*MATERIAL SUPPLIED:*
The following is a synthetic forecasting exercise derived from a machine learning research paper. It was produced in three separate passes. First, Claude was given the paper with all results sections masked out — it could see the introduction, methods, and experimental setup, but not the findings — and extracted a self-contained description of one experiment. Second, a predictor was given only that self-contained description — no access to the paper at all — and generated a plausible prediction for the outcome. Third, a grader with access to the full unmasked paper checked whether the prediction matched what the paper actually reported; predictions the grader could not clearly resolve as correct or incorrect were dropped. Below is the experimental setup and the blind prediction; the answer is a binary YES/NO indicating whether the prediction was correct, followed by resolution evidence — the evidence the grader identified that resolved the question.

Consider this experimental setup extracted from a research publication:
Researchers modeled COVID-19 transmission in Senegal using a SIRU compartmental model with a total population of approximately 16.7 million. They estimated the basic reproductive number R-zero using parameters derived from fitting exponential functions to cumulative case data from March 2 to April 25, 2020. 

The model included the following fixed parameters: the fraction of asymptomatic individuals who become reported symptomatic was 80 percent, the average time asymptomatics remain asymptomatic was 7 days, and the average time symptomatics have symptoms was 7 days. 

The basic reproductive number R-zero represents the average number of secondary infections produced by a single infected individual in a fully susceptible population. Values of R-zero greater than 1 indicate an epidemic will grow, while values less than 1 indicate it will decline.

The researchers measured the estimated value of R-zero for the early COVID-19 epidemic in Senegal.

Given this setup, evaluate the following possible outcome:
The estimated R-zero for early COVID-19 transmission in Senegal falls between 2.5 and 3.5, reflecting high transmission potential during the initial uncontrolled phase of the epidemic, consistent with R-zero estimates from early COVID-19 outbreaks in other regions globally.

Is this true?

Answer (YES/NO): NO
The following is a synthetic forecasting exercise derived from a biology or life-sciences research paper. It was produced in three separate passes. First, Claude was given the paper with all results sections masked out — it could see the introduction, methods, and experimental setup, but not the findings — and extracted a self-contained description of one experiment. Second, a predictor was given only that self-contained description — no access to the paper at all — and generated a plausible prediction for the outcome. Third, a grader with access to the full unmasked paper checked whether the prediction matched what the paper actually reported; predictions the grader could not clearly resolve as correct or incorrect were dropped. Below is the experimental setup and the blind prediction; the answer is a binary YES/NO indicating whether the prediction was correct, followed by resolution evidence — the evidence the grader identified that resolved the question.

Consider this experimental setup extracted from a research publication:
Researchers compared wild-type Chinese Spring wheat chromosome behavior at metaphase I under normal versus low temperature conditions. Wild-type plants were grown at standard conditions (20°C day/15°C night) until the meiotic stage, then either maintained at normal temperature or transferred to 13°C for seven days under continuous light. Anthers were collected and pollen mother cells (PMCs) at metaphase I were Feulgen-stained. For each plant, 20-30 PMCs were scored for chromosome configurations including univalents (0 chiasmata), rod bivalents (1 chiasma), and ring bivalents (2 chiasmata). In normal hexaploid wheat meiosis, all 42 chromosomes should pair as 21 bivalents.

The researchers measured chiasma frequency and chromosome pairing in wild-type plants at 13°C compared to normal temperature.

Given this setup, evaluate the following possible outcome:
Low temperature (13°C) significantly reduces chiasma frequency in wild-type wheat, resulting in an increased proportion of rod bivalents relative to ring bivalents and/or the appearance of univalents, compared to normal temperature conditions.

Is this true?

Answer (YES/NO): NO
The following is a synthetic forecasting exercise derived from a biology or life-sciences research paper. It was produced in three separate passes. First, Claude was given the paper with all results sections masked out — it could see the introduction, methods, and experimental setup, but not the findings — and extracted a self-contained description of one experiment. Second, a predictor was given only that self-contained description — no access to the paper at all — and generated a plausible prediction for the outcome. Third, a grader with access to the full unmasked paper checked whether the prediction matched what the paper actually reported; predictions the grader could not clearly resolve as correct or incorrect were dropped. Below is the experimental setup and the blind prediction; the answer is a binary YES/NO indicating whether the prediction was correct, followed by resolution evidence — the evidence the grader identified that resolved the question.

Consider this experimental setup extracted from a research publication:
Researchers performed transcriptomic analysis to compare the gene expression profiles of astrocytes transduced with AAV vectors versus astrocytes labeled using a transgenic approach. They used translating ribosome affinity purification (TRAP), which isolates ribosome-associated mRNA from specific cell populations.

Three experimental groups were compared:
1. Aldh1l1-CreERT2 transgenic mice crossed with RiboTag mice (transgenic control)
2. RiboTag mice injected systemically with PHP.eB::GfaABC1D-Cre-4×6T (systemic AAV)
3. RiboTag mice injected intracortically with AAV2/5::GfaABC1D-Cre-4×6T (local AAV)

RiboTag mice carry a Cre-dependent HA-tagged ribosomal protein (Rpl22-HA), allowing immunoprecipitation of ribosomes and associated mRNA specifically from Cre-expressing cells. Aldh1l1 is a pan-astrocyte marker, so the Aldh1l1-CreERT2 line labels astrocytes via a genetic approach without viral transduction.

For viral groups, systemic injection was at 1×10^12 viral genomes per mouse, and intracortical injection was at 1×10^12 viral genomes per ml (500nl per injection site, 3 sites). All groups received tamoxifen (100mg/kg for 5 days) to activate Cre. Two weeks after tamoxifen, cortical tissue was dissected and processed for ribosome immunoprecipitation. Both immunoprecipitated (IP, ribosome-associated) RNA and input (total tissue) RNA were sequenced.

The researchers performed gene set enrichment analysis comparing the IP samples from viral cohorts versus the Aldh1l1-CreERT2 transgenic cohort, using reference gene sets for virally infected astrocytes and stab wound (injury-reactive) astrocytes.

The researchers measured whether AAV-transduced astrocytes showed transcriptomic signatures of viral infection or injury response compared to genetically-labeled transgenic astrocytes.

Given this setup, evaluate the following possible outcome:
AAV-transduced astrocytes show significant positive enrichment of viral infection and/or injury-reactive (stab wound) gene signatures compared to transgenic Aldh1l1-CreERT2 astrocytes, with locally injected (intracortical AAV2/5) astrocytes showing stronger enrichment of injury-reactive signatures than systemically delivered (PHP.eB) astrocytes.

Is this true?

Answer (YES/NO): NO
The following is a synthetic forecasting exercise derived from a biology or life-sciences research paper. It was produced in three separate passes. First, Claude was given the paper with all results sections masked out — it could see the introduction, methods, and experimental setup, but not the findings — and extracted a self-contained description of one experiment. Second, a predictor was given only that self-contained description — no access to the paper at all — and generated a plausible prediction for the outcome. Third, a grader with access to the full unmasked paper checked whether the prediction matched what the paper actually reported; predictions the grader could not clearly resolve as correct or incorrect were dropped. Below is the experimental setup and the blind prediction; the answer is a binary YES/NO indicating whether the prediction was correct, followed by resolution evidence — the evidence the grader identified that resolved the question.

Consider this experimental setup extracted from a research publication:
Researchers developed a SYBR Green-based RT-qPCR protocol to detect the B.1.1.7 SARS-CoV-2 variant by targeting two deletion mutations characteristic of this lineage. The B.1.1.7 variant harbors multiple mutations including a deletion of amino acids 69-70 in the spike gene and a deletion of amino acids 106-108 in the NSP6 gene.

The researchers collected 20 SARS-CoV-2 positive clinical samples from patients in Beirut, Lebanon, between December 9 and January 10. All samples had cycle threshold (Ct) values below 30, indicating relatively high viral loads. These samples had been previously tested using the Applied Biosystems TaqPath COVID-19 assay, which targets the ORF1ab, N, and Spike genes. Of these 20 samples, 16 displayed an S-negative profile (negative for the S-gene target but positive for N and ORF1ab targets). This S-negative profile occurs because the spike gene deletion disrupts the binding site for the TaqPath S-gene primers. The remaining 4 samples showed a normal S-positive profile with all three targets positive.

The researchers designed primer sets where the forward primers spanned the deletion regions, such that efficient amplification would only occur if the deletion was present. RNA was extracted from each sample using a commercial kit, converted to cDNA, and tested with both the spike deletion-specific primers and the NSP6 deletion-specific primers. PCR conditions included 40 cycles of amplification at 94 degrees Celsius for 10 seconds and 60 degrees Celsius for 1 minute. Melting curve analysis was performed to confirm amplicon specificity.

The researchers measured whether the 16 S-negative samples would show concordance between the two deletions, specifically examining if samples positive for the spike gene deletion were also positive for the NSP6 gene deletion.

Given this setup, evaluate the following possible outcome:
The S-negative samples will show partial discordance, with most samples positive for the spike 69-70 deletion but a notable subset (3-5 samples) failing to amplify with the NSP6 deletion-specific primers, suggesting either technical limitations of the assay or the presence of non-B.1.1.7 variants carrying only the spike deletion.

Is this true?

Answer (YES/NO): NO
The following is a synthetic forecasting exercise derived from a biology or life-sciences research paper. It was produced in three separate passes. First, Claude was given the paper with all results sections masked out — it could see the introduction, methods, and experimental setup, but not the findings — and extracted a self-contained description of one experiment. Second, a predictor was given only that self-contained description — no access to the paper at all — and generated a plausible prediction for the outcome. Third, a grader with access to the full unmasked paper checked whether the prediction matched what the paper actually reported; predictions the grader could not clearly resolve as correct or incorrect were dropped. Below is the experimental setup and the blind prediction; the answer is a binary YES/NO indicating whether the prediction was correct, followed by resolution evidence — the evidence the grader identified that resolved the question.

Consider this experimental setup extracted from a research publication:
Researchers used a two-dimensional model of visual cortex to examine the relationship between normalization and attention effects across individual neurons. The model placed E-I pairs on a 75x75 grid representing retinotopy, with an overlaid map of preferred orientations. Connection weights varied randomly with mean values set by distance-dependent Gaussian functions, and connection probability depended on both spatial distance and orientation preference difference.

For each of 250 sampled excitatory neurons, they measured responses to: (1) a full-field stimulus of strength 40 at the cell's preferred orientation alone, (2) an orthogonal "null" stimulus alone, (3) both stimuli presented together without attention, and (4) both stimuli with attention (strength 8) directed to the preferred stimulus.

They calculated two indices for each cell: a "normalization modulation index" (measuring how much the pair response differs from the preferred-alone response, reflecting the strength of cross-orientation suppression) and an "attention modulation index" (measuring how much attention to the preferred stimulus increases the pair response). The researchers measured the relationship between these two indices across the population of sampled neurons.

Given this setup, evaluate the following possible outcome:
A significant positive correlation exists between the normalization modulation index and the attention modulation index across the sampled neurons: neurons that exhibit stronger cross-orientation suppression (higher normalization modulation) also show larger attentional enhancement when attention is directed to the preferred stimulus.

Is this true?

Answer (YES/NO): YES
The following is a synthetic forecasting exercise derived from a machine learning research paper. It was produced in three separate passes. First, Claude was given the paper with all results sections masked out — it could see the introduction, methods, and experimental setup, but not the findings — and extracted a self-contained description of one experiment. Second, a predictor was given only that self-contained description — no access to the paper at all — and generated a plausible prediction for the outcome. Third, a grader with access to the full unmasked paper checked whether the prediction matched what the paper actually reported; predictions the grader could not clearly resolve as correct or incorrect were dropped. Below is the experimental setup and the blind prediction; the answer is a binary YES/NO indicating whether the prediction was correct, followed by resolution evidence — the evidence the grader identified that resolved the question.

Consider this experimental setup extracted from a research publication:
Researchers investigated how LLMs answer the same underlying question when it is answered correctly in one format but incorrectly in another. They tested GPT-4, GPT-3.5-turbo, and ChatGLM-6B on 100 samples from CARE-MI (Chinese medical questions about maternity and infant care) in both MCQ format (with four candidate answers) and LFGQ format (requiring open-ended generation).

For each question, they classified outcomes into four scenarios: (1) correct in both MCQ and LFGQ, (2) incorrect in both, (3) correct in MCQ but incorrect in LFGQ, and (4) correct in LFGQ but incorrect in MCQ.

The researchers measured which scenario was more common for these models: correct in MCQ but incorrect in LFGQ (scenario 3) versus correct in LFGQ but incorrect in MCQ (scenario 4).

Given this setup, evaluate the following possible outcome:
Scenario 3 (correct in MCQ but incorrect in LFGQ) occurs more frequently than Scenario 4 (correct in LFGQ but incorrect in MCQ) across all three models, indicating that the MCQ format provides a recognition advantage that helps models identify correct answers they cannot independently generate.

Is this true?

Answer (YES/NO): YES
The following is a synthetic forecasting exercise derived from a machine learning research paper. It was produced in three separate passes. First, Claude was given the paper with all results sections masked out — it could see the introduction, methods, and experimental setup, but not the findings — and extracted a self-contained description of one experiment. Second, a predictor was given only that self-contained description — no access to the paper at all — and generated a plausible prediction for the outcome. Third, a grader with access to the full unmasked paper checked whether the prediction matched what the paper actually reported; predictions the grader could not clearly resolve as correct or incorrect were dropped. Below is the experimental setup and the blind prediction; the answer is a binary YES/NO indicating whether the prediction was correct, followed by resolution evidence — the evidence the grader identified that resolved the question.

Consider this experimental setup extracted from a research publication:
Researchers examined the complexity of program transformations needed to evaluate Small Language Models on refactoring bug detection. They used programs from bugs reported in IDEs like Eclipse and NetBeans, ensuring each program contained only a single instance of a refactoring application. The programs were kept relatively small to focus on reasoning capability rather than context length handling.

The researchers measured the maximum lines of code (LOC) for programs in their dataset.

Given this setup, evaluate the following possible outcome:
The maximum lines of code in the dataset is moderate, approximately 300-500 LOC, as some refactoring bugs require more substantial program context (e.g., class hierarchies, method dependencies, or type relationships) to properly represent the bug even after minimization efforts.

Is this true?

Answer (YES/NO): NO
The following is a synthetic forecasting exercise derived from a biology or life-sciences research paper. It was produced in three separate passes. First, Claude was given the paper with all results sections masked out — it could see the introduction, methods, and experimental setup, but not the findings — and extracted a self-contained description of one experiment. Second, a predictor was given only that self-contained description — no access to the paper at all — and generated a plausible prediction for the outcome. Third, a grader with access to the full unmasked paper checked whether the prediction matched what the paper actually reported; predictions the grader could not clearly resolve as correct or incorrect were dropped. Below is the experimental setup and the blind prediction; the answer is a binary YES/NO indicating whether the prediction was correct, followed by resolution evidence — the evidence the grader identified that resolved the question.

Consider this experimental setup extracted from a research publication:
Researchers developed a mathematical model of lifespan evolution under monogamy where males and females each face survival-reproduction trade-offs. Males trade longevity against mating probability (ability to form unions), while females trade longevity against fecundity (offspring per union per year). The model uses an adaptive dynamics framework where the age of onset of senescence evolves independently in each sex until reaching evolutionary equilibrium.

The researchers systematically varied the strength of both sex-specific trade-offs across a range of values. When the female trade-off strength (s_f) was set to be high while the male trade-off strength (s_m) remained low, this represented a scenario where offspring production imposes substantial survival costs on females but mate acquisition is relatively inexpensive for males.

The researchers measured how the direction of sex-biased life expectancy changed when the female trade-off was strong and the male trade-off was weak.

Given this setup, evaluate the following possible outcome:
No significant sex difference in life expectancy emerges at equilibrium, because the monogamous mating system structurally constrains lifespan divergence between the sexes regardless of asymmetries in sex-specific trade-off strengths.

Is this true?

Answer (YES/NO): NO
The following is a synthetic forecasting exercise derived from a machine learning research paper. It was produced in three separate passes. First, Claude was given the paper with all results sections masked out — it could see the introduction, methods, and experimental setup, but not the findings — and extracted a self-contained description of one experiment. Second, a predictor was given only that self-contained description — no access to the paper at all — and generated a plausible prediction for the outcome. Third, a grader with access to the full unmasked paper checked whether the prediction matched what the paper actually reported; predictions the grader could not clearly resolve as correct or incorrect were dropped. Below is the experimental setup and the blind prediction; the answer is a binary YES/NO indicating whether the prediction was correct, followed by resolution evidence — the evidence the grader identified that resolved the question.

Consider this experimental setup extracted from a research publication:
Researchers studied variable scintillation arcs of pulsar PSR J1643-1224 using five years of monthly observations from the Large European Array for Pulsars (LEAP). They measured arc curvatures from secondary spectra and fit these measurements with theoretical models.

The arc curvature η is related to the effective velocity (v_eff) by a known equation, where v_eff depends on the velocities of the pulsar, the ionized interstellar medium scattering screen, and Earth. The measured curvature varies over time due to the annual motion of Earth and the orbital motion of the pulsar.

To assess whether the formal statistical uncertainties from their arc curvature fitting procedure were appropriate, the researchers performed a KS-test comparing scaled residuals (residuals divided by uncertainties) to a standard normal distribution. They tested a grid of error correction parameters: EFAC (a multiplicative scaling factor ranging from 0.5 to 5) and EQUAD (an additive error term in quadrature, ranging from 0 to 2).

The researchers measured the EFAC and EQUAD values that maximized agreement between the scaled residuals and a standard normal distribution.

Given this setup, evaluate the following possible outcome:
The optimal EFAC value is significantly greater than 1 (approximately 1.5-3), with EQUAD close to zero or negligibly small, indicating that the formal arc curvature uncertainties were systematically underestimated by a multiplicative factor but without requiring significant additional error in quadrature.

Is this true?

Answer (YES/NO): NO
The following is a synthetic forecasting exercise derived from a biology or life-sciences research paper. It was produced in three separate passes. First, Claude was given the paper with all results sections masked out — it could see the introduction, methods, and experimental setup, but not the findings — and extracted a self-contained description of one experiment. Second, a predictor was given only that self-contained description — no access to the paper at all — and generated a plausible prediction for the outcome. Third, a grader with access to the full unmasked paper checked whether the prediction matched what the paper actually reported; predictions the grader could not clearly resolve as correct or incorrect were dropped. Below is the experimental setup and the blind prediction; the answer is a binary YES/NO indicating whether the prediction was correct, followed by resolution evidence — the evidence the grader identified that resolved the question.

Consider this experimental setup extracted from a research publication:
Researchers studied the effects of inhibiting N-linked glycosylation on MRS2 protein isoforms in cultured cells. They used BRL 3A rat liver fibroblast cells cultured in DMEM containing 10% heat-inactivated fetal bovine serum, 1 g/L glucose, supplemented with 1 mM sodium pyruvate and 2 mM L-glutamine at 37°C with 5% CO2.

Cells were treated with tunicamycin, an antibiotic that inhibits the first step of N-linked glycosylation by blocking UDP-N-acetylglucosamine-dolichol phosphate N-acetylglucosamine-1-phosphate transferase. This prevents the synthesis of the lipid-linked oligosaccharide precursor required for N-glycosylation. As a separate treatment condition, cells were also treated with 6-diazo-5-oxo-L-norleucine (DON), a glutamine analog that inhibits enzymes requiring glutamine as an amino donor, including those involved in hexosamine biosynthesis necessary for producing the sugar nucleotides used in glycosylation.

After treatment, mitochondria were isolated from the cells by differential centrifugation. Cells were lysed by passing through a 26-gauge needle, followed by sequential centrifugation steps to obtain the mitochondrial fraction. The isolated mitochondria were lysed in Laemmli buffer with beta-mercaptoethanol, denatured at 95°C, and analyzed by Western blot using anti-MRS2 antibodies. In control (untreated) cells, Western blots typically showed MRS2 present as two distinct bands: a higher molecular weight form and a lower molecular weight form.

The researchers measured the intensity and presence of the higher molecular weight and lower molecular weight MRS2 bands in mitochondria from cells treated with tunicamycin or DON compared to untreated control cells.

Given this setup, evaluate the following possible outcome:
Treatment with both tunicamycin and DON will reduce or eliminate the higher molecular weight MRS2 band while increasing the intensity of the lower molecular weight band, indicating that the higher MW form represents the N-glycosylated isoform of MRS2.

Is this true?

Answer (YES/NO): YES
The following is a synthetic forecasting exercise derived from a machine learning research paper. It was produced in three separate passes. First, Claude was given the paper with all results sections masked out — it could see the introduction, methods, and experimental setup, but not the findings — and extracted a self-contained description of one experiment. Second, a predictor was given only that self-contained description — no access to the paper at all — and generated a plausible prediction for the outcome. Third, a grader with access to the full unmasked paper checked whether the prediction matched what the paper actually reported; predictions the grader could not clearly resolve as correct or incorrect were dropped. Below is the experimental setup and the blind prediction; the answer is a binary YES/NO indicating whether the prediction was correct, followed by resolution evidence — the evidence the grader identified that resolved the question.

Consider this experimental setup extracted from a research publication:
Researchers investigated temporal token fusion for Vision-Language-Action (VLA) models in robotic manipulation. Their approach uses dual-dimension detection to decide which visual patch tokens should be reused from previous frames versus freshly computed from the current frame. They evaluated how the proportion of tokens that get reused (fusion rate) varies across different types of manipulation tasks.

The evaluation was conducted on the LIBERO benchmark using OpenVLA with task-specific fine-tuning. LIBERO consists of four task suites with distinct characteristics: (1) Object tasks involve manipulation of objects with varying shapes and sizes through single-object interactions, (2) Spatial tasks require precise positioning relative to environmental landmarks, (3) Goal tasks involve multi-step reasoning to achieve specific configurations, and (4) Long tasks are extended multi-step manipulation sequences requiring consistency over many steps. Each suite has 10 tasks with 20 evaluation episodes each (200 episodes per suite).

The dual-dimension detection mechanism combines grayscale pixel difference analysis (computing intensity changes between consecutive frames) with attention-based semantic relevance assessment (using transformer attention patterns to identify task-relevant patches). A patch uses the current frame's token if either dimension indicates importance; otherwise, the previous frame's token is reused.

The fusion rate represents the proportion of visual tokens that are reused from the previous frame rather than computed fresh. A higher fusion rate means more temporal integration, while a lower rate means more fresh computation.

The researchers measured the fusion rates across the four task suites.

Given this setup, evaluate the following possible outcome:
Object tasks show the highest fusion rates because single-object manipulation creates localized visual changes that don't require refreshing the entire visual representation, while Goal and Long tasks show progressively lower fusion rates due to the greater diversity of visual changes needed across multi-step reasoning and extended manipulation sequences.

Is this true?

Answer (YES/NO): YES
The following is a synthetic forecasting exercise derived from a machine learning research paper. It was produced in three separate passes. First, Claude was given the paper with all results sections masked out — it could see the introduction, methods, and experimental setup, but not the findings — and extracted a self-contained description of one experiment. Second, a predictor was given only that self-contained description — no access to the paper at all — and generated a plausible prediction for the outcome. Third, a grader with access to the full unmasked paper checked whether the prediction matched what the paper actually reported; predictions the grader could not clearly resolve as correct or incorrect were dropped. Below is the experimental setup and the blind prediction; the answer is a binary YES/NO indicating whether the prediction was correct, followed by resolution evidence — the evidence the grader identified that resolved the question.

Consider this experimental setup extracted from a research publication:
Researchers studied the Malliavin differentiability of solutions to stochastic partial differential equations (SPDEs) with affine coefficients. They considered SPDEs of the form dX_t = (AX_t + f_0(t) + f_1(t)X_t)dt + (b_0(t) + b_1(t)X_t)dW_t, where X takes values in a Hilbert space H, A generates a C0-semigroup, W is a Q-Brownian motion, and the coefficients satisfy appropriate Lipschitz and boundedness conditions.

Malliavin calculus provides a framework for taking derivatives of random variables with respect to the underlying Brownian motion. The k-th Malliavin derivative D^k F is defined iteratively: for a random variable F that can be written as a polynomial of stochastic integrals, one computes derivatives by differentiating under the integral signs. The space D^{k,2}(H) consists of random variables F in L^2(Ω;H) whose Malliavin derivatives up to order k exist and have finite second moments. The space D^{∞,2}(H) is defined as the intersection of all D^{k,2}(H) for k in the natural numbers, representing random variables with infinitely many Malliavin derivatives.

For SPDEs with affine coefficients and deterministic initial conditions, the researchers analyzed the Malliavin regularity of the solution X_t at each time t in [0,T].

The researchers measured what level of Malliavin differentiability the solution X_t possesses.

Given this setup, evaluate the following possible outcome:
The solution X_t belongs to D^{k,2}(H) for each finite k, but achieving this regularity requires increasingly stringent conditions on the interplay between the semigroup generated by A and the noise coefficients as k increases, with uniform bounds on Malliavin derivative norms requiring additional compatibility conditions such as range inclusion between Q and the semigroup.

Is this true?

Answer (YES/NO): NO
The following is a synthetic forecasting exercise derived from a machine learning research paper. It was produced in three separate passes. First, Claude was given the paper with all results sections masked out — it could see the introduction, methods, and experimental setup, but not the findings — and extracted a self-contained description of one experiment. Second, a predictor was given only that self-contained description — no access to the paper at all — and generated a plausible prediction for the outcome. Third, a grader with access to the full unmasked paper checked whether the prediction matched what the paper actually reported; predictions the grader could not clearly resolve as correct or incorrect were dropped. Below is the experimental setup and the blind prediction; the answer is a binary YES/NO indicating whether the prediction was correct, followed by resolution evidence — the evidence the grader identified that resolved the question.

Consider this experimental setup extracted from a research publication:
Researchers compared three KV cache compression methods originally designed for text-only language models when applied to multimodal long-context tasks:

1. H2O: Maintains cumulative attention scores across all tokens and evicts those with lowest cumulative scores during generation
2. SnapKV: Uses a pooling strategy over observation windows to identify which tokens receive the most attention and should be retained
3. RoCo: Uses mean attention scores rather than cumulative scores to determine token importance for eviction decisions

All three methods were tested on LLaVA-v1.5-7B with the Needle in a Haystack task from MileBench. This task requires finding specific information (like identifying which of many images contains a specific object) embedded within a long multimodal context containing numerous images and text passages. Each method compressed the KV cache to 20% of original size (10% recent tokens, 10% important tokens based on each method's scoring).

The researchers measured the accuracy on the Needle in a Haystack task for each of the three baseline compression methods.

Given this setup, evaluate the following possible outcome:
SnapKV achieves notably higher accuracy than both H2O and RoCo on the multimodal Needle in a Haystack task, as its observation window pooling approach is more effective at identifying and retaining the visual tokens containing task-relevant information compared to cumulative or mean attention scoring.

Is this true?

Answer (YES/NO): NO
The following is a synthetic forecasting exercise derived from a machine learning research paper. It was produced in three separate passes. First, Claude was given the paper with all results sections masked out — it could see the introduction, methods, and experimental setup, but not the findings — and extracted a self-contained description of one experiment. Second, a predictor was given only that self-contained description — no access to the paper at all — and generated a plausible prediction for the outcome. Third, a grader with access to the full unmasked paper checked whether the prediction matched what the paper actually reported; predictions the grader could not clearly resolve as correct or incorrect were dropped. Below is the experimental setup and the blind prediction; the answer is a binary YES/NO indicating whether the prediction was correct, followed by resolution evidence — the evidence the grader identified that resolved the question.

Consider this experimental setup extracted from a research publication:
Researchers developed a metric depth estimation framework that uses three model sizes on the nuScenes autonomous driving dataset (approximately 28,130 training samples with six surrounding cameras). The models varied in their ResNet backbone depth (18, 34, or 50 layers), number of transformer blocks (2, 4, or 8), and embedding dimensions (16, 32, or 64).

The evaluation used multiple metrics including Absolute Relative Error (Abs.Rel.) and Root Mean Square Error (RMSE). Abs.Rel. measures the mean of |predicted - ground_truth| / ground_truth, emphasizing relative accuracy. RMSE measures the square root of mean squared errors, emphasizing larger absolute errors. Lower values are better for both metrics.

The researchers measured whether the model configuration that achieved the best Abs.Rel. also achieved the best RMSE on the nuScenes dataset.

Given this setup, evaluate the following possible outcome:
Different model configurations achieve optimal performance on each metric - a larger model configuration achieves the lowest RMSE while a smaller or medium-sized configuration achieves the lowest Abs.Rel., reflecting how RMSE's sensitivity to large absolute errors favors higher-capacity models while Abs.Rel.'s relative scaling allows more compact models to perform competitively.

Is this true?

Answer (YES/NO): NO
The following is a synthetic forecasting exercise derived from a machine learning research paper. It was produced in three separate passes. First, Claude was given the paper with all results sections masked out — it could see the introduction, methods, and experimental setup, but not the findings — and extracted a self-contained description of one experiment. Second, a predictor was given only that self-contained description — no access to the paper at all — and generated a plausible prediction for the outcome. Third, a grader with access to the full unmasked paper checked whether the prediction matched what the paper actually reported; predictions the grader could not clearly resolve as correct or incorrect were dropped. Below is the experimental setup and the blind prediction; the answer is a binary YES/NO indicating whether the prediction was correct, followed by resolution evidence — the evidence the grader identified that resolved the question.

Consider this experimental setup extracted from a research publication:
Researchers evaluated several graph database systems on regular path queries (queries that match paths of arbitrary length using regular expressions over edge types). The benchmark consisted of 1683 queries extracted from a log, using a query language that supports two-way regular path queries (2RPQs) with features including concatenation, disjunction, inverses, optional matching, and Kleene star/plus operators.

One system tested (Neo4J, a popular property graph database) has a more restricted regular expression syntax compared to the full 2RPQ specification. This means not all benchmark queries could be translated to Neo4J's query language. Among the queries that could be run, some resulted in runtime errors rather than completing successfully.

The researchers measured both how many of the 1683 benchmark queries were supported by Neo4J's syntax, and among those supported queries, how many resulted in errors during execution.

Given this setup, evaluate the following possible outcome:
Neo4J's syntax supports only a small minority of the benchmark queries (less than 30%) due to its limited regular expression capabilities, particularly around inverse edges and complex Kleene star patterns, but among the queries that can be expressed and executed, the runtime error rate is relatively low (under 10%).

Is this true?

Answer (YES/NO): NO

*WHAT THE TASK REQUIRES:*
Wherever a line in the entries above holds "scores", copy that line.

*WRITTEN SOLUTION:*
1. H2O: Maintains cumulative attention scores across all tokens and evicts those with lowest cumulative scores during generation
3. RoCo: Uses mean attention scores rather than cumulative scores to determine token importance for eviction decisions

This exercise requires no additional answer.